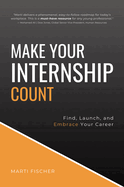 Make Your Internship Count: Find, Launch, and Embrace Your Career
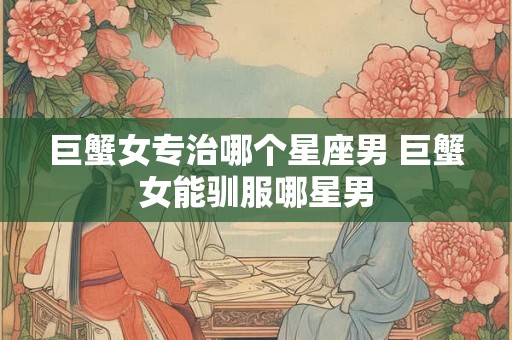 巨蟹女专治哪个星座男 巨蟹女能驯服哪星男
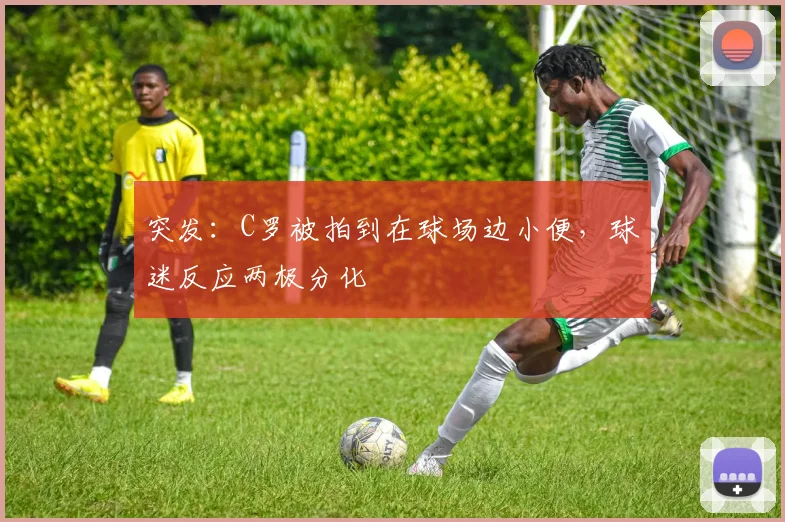 突发：C罗被拍到在球场边小便，球迷反应两极分化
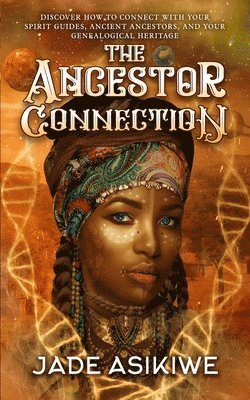 Jade Asikiwe - Ancestor Connection, Häftad. Tillgänglighet: Lägg i varukorg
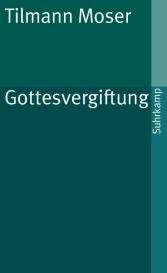 Tilmann Moser: Gottesvergiftung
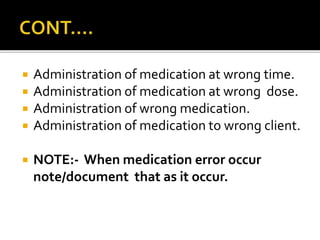  Administration of medication at wrong time.
 Administration of medication at wrong dose.
 Administration of wrong medication.
 Administration of medication to wrong client.
 NOTE:- When medication error occur
note/document that as it occur.
 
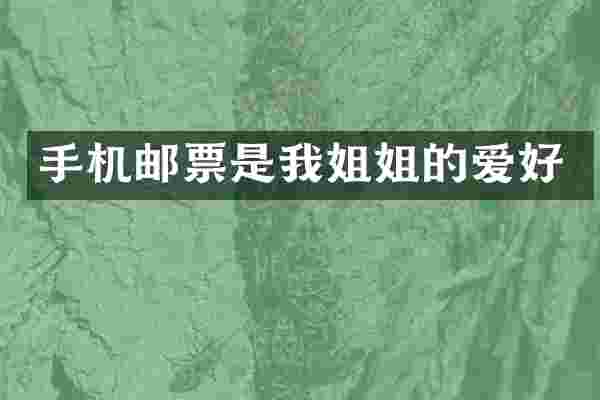 手机邮票是我姐姐的爱好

###

*ASSIGNMENT:* Beginning with the line in which "突发：C罗被拍到在球场边小便，球迷反应两极分化" appears, repeat exactly each line down to the close of the material, leaving every picture out.

*RESPONSE FOR THIS EXERCISE:*
 突发：C罗被拍到在球场边小便，球迷反应两极分化
 Jade Asikiwe - Ancestor Connection, Häftad. Tillgänglighet: Lägg i varukorg
 Tilmann Moser: Gottesvergiftung
  Administration of medication at wrong time.
 Administration of medication at wrong dose.
 Administration of wrong medication.
 Administration of medication to wrong client.
 NOTE:- When medication error occur
note/document that as it occur.
 
 手机邮票是我姐姐的爱好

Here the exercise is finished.